Bakın Çanakkale Baro Başkanı Soner Aydın ne diyor;
Bugün yine yeni bir adli yılın başlangıcındayız;
En içten duygularla ülkemize, tüm hukuk camiamıza, meslektaşlarımıza, vatandaşlarımıza hayırlı olsun diyoruz.
Diyoruz demesine de aslında “Ortada kutlanacak bir şey kaldı mı? 
“Bu yıl daha iyi olacak” diyebilen var mı?
.
Aslında her başlangıç heyecanlıdır, insana ümit verir, moral katar.
Ama maalesef bugün de yargıya, adalete, mesleğimize dair beklentilerimizin, olmazsa olmazlarımızın çok uzağındayız.
Hatta durum her geçen gün daha da kötüye gidiyor.
Kıymetli meslektaşlarım. 
Bu nedenlerle 81 ilin Baro Başkanları olarak, yıllardır aynı şeyleri söylemenin muhataplarımızda karşılık bulmaması sebebiyle, “Belki tersini yaparsak bizleri duyabilirler diye bu yıl adli açılış töreni yapmamayı” bile uzun süre tartıştık.
Çünkü artık ortada törenlik bir durum da görünmüyor.
“Adalet mi kaldı ki yılını açalım.”
.
Dünya Barış Gününde avukatların sesini duydunuz mu?
.
Ortak söylemleri şu:
“Adalet mi kaldı?”
 
***
“Dünya Barış Günü” mü dedi birisi?
.
İşte bu haber tam bana göre.
.
Bildiğiniz üzere bankalar emeklileri kendi bankalarına çekmek için 31 Ağustos tarihine kadar süre vererek, promosyon açıkladılar.
“Maaşını getirene, şu kadar para…” diyerek.
Hatta yarışa bile girdiler.
Kazanan emekliler oldu tabi.
.
Ancak 3 banka bu işe pek yanaşmamıştı.
Benim maaş aldığım banka da bunların arasındaydı.
Resmen ortada kalmıştık.
Ayrılmayı düşündüm haliyle.
Millet 7-8 bin lirayı cebine atarken, ben melül melül bakamazdım.
.
Derhal bankaya gittim ve:
“Bana adam akıllı promosyon verecek misiniz?
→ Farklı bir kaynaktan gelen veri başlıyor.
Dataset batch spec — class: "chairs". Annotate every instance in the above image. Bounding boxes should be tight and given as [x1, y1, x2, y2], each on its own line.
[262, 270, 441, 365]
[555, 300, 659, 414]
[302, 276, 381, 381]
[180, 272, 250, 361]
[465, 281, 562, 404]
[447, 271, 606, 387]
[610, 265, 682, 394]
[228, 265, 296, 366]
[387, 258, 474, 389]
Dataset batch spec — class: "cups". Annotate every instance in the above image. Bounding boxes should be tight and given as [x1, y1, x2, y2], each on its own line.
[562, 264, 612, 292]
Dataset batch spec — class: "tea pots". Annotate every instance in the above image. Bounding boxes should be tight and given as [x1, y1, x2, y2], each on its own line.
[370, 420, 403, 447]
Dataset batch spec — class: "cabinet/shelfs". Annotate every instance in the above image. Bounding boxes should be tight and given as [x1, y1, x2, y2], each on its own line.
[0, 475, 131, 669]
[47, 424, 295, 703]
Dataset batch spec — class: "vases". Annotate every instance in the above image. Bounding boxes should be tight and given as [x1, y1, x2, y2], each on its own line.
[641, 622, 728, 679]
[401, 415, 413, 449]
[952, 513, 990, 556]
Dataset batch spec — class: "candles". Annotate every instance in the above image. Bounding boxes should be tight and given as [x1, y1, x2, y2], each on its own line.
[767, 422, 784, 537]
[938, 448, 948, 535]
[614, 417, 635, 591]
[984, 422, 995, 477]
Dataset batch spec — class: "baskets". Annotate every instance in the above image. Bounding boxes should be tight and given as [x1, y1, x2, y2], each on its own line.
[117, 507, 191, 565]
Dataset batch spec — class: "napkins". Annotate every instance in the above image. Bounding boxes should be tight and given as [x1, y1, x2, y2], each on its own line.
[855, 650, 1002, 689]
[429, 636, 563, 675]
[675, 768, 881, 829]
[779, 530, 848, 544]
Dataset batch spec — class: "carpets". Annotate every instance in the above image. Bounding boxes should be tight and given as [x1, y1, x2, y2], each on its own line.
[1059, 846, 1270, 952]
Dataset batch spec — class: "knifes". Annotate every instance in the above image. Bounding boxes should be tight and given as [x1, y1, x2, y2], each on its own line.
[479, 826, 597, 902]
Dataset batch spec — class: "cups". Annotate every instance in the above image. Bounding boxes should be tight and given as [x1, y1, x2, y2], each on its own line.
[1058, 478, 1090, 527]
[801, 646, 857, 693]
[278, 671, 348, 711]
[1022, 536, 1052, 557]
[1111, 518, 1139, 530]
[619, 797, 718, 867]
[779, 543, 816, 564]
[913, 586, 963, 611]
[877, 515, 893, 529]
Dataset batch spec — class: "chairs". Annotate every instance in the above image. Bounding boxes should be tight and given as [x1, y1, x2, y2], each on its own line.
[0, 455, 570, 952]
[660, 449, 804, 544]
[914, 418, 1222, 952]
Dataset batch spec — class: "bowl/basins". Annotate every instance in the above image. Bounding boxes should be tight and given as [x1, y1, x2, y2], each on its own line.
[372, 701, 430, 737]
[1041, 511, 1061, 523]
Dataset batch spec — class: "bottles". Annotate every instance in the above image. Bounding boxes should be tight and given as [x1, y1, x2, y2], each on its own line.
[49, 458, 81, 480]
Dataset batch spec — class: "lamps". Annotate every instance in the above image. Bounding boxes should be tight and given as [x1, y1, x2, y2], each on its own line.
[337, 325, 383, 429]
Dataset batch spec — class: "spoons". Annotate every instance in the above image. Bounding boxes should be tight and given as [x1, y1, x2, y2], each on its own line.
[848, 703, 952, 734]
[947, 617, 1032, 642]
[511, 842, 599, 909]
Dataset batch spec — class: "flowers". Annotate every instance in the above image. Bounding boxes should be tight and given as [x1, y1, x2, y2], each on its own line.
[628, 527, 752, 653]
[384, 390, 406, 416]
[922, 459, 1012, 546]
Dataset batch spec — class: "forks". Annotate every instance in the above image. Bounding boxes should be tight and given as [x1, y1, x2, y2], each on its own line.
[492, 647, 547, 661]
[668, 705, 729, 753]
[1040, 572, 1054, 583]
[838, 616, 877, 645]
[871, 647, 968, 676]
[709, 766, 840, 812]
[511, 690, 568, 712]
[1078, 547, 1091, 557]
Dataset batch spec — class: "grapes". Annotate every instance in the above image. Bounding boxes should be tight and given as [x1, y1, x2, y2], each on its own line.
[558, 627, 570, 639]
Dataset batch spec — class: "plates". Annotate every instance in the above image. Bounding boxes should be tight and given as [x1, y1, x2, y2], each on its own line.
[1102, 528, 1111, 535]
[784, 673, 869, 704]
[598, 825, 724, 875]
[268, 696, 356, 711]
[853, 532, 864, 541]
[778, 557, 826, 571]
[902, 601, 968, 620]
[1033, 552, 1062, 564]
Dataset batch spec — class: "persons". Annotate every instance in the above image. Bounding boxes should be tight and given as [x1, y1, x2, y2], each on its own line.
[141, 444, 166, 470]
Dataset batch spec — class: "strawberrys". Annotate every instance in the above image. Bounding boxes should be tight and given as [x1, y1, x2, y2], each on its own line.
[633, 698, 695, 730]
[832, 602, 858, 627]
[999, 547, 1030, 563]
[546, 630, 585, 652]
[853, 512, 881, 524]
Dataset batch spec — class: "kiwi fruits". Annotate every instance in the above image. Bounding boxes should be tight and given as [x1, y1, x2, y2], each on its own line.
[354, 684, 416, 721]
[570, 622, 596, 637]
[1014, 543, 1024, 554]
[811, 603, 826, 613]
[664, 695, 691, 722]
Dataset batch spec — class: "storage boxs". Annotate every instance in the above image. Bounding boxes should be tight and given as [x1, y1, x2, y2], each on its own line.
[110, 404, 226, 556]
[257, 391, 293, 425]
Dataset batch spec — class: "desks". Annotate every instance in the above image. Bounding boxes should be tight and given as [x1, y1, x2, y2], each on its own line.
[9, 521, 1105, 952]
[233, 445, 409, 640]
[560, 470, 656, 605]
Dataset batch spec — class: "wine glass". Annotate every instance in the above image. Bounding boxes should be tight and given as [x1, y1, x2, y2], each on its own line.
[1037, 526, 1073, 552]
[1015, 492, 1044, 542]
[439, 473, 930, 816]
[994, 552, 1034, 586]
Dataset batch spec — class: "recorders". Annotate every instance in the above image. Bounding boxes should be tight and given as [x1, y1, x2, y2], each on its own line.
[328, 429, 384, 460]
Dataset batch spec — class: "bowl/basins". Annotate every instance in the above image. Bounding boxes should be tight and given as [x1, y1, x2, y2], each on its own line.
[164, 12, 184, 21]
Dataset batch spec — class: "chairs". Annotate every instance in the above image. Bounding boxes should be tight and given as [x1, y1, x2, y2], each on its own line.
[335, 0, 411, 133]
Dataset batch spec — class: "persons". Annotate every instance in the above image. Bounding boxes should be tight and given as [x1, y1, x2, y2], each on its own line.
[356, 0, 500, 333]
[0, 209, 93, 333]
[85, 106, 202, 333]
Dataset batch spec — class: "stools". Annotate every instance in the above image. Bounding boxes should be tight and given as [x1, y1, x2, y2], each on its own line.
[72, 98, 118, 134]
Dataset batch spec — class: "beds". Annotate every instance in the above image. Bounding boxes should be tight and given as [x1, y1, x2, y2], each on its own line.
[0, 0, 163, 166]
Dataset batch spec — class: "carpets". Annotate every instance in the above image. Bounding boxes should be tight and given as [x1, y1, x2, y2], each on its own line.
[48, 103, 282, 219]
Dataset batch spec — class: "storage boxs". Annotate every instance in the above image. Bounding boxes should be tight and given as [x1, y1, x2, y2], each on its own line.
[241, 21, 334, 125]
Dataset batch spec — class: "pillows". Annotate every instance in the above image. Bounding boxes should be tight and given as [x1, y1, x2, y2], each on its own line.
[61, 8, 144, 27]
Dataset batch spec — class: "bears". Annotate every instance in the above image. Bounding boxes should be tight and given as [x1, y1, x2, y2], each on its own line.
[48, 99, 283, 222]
Yoksa gideyim mi?” diye sorduğum;
 “Merak etmeyin biz de açıklayacağız” dediler, ben de onlara inandım ve bekledim
.
Hakikaten dedikleri oldu ve promosyon olayını 30 Eylül’e kadar uzattıklarını açıkladılar.
.
Üzerine iyi bir promosyon da açıklayarak sözlerini tuttular.
.
Şimdi;
Pazartesi günü bankama gidip, şu parayı alacağım anlayacağınız.
.
İşte;
“Dünya Barış Günü” diye buna derim…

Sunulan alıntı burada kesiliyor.